Stored items
◆ ◆ ◆ ◆

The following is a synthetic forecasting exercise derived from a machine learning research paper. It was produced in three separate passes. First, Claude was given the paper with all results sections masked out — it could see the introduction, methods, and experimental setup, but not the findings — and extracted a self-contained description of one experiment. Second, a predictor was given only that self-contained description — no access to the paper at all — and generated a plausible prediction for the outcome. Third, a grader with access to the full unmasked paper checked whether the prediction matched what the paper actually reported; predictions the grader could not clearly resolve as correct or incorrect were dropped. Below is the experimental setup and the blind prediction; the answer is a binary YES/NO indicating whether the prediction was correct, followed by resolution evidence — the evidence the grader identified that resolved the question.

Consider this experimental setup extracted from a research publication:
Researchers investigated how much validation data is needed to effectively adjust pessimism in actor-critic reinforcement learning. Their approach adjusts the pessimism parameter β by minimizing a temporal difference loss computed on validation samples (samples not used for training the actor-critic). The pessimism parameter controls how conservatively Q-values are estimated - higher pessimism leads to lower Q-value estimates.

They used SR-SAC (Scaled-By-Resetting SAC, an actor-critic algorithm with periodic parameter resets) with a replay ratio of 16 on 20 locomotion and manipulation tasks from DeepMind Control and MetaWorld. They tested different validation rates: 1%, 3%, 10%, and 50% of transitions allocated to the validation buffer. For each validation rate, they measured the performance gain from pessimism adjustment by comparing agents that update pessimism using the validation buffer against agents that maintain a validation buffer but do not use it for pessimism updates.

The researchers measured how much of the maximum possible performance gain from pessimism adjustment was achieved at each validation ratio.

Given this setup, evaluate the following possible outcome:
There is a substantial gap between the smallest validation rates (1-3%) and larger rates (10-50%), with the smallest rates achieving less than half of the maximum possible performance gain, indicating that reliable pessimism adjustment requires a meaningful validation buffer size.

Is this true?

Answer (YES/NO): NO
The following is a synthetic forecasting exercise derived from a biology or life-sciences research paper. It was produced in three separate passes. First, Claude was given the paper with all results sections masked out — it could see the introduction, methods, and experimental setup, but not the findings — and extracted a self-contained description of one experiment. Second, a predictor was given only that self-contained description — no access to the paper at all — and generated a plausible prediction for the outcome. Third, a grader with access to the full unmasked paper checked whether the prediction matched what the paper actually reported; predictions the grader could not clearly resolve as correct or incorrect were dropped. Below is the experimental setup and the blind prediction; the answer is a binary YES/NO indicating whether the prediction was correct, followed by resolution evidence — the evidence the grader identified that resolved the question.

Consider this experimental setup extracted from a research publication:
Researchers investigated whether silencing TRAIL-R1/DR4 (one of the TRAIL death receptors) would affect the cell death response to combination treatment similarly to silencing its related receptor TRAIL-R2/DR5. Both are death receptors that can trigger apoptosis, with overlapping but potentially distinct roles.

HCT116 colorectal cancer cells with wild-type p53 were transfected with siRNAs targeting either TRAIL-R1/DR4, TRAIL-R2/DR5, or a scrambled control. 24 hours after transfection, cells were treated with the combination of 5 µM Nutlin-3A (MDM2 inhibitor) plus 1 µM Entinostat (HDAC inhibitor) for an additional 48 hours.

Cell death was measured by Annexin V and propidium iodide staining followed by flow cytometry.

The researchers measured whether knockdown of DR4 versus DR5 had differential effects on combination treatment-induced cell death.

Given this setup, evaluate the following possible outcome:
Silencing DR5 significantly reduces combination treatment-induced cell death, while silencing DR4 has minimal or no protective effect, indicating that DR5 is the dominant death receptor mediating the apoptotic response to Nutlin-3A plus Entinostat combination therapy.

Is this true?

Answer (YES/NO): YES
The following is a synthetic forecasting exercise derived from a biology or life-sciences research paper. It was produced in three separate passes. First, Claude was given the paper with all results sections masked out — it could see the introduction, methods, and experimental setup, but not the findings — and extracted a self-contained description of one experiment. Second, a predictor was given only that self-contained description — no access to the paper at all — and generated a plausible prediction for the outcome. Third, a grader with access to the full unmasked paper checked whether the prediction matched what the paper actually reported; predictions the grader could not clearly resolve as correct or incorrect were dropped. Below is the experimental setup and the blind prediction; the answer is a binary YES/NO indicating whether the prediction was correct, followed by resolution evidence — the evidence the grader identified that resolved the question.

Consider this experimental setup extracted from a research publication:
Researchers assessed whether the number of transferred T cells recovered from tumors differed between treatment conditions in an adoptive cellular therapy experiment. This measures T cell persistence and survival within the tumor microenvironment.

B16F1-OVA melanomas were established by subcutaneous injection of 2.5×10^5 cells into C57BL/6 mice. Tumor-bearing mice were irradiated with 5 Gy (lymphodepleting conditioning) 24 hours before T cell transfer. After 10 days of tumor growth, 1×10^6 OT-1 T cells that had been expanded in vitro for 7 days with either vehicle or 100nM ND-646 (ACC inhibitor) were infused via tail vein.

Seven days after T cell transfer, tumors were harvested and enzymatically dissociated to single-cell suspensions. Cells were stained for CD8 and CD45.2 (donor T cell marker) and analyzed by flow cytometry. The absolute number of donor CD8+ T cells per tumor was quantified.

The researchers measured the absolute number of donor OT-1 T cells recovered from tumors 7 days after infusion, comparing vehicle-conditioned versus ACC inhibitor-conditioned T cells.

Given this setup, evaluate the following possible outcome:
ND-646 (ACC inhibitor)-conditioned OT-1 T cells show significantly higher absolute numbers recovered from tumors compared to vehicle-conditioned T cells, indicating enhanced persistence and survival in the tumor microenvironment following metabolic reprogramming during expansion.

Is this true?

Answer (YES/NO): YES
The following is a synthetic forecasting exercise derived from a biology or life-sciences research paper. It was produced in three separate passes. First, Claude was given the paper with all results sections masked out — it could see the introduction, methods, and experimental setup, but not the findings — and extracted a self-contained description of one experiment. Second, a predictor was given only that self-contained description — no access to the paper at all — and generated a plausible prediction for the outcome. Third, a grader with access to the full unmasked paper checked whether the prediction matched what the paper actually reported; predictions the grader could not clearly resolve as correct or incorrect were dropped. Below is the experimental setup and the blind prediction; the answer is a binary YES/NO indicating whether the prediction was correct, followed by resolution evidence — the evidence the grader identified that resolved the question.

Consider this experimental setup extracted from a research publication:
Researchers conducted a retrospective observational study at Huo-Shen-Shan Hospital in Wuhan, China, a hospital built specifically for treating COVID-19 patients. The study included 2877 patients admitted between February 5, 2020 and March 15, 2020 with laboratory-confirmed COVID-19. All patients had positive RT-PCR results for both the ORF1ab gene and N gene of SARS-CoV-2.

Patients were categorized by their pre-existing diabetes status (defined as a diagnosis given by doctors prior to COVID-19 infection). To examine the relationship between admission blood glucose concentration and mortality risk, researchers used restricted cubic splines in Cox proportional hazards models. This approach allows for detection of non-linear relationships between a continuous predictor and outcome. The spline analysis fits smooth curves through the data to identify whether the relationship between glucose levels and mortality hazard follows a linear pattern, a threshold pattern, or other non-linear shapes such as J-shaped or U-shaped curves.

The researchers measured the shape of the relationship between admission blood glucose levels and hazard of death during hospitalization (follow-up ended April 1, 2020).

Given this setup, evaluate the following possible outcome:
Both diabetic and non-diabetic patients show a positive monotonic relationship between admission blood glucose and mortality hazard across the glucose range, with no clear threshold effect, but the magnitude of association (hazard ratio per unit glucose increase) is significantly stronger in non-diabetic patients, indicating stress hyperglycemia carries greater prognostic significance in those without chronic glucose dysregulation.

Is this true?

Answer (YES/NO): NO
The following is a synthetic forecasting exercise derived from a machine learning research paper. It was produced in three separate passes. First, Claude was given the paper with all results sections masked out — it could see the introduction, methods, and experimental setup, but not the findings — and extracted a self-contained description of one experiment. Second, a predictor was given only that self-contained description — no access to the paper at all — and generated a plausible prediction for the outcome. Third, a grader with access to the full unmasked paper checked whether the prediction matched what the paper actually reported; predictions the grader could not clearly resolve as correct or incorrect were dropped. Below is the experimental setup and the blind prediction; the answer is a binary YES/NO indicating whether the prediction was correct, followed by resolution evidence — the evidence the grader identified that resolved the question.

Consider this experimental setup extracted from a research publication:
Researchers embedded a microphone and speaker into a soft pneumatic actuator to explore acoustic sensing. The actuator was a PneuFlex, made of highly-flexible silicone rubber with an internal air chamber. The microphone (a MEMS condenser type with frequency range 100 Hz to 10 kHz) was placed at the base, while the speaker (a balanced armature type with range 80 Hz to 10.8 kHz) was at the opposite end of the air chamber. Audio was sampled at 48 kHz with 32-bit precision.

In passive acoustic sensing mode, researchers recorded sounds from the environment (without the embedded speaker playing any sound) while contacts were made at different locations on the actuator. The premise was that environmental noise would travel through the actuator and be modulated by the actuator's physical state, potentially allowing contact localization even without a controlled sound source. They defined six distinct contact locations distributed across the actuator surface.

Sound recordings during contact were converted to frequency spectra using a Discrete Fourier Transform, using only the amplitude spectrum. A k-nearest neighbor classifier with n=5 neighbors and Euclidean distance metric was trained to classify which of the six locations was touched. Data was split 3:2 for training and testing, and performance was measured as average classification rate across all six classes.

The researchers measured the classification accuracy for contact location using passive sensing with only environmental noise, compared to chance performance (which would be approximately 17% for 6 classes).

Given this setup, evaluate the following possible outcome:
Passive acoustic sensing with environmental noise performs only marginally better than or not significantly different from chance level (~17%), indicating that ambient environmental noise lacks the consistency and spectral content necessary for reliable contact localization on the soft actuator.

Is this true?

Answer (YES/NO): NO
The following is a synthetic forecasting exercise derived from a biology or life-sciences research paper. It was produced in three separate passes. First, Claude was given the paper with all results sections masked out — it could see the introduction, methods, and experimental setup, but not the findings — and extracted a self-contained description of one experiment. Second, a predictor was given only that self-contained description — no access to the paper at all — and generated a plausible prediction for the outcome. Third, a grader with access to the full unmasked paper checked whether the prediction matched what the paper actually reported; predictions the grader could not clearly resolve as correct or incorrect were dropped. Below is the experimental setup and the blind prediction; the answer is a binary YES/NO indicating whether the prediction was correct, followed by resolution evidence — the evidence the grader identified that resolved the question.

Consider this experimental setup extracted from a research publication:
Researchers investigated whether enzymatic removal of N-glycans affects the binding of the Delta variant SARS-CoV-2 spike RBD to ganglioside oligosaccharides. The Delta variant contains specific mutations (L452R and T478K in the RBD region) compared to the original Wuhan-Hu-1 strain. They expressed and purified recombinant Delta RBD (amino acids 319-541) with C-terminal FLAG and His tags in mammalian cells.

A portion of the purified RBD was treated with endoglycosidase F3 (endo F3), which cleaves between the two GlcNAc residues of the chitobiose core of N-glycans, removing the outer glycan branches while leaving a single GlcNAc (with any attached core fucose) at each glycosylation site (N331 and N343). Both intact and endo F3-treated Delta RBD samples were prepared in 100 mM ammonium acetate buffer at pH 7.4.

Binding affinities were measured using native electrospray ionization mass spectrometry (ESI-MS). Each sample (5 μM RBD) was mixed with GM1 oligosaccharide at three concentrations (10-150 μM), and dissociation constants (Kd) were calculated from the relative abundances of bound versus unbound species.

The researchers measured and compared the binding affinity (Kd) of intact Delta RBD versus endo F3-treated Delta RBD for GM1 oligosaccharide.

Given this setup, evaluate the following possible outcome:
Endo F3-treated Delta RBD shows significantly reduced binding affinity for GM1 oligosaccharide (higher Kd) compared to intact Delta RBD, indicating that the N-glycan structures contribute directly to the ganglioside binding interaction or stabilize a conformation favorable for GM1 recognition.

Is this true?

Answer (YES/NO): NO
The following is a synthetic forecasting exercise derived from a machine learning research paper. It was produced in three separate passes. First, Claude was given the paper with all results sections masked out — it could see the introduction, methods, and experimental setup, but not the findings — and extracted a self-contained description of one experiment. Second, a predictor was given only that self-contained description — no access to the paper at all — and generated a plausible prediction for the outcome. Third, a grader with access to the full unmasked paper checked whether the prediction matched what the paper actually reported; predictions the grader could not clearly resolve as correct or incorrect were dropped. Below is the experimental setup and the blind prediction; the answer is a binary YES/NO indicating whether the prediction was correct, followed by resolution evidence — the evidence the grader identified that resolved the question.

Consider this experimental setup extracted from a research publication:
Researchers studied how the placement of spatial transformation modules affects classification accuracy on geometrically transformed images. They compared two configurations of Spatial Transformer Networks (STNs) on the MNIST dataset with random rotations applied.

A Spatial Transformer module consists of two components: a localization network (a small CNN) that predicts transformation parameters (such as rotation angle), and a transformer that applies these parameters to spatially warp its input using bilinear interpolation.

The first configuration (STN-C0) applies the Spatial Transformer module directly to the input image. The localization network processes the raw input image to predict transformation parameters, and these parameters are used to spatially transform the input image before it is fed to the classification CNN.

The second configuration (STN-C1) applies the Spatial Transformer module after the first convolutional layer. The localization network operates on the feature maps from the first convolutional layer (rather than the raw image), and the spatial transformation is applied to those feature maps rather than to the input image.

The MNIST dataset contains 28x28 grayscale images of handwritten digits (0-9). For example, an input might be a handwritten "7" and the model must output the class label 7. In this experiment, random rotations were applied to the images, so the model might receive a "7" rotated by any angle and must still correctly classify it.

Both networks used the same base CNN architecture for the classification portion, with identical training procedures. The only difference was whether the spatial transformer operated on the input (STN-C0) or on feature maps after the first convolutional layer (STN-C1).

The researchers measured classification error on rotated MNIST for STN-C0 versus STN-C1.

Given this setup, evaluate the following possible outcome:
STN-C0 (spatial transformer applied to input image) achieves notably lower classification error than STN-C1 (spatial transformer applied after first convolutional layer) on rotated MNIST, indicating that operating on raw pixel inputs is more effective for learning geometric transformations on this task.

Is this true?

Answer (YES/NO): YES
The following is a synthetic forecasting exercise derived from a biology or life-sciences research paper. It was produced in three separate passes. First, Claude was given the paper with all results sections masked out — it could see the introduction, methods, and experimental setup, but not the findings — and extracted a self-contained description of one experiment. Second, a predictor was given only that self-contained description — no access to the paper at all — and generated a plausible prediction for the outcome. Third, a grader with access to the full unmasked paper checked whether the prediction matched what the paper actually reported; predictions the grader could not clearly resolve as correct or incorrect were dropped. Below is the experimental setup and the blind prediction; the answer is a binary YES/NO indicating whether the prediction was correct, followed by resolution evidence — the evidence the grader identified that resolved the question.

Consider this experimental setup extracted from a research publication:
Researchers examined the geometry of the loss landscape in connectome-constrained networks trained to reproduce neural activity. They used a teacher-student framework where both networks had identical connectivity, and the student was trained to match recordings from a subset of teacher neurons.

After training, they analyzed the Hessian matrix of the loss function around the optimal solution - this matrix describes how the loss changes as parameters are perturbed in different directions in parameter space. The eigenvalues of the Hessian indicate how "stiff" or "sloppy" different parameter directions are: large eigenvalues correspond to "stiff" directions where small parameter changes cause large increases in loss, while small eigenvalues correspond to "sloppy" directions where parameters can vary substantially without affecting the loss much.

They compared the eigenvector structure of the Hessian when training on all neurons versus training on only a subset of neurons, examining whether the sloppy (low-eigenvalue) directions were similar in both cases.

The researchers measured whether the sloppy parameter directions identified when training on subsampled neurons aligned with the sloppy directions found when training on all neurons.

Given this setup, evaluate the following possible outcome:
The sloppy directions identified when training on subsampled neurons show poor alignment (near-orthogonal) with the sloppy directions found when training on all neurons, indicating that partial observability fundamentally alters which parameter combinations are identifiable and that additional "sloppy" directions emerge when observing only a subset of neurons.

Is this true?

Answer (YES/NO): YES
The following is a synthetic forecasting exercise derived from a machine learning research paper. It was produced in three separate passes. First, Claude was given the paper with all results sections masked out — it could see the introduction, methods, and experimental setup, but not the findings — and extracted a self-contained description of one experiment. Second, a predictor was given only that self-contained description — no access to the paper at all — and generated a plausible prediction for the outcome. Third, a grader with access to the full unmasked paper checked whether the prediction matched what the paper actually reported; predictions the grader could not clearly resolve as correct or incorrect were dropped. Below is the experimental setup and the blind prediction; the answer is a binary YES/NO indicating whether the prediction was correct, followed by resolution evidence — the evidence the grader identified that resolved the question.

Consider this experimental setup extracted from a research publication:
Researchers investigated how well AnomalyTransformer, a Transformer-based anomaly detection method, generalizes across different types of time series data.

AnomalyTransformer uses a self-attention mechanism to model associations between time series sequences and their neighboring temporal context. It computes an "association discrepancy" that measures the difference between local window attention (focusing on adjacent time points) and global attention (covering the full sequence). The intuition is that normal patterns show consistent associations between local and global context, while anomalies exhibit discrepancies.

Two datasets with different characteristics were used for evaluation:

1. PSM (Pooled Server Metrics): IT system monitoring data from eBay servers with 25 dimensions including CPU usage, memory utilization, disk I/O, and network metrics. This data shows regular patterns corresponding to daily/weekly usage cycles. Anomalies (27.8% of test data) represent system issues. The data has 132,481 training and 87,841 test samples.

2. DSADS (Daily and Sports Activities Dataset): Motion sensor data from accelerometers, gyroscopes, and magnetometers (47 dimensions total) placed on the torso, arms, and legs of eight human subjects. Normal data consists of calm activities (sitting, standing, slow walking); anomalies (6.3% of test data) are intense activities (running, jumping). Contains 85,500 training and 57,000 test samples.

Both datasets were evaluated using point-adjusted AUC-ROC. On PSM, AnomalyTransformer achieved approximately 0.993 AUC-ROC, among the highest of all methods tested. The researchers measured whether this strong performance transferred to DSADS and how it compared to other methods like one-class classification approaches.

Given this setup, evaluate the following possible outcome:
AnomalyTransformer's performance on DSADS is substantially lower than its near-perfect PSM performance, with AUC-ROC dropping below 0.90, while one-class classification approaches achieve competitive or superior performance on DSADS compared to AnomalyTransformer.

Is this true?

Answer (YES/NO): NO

◆ ◆ ◆ ◆

WHAT NEEDS TO BE DONE | Print exactly the lines above from the one with "A Spatial Transformer" to the one with "The first configuration", including both.

RESPONSE TO THIS EXERCISE |
A Spatial Transformer module consists of two components: a localization network (a small CNN) that predicts transformation parameters (such as rotation angle), and a transformer that applies these parameters to spatially warp its input using bilinear interpolation.

The first configuration (STN-C0) applies the Spatial Transformer module directly to the input image. The localization network processes the raw input image to predict transformation parameters, and these parameters are used to spatially transform the input image before it is fed to the classification CNN.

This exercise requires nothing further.